* [Задание]:
Скопируйте из исходного текста ниже отрывок, который начинается со слов «Лионское восстание завершает» и заканчивается словами «ответственной сыскной деятельности.». Ничего в нем не меняйте.

* [Исходный текст]:
□ □ □ □ □
Лионское восстание завершает самый бурный и занимательный период успешной деятельности бесконечно преданного делу агента. После, насколько можно судить по имеющимся материалам, наступает закат его чрезвычайно ответственной сыскной деятельности.
«Храброму кавалерийскому полковнику» постепенно вырисовывается обратный путь на родину, где его, как ему должно было казаться, поджидали и большие награды, и столь долгожданная, улыбавшаяся ему карьера.
После восстания Бакунин скрылся на некоторое время из-под его наблюдения. И теперь, после того как Роман несколько месяцев жил и работал дружно и в согласии с III Отделением, между ними снова, как в апреле, возникают разногласия. Он продолжает сосредоточивать свое внимание на Бакунине, а III Отделение упорно добивается указаний относительно Нечаева. Оно предлагает ему отправиться в третий раз в Лион — пристанище, якобы, таинственного Нечаева. Роман же понимает, что ехать туда теперь бесцельно. Он в донесении от 29 октября старается доказать бесполезность новой поездки в Лион. Его идея состоит в том, чтобы «ехать в Марсель к Бакунину и его уже не покидать до тех пор, пока спокойствие не восстановится, или пока вы не изволите приказать оставить его; а быть при нем значит знать всякую минуту обо всем, что будет делаться в кругу революции, которая после занятия немецкими войсками Лиона обратится с полною силою против пруссаков, открыв свое седалище на юге, т. е. в Марселе, Бордо и Тулоне. То, что я вам имел честь доносить месяц тому назад, сбывается: пример Лиона заразил Марсель и Бордо, оба города пытались уже провозгласить себя независимыми коммунами, о чем говорил мне и хозяину гостиницы приехавший из Марселя тамошний купец, как равно и о том, что в Лиможе он слыхал об образовании какого-то общества, которое будет иметь целью убийство не только Наполеона и короля прусского, но постепенно истребление всех коронованных особ. Среди русских революционеров я об этом еще ничего не слыхал, а потому и не знаю, насколько можно дать веры этому слуху. В одном, быть может, вы изволите со мною согласиться: что если революция разыграется во Франции серьезная (а она непременно разыграется), то она неизбежно выработает фанатические личности и крайнюю демагогию. Самое деятельное в ней участие примет, конечно, Бакунин, если уцелеет до тех пор».
□ □ □ □ □
* [Исходные данные]:
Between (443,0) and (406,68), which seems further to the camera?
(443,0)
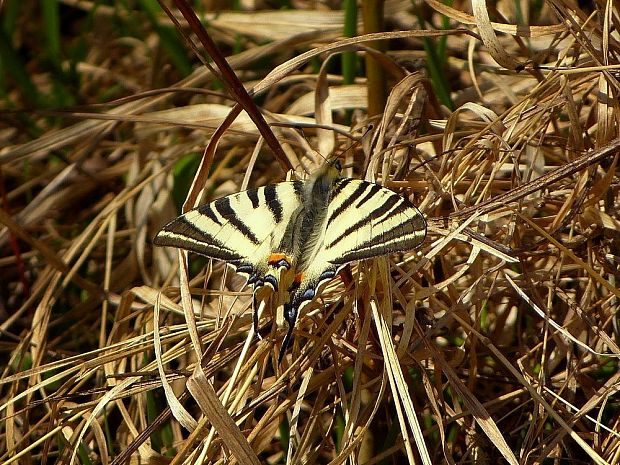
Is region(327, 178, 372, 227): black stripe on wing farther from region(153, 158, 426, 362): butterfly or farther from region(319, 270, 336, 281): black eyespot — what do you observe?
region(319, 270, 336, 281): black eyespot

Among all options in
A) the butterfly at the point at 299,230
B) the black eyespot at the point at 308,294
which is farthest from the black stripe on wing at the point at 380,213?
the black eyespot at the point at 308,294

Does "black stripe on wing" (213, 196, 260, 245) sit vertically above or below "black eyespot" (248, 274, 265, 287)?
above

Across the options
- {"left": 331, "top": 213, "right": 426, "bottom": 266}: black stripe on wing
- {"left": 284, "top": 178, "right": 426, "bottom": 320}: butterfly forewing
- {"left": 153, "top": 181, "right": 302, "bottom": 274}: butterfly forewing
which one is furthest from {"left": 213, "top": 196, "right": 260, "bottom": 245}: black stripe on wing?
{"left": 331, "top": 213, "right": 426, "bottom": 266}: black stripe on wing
□ □ □ □ □
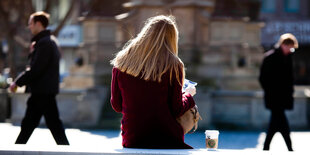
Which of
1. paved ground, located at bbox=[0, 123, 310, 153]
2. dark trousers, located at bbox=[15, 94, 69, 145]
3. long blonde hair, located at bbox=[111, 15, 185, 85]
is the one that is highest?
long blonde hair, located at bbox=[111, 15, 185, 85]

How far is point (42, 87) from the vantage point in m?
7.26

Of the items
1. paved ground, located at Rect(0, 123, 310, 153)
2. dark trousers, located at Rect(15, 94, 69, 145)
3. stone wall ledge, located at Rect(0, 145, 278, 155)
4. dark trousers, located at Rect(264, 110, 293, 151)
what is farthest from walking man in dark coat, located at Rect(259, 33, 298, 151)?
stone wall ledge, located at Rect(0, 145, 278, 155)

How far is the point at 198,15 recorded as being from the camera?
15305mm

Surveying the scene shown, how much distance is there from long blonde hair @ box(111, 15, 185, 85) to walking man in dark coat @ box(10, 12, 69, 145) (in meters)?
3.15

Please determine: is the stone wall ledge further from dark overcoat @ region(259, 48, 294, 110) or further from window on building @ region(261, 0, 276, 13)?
□ □ □ □ □
* [Ответ]:
Лионское восстание завершает самый бурный и занимательный период успешной деятельности бесконечно преданного делу агента. После, насколько можно судить по имеющимся материалам, наступает закат его чрезвычайно ответственной сыскной деятельности.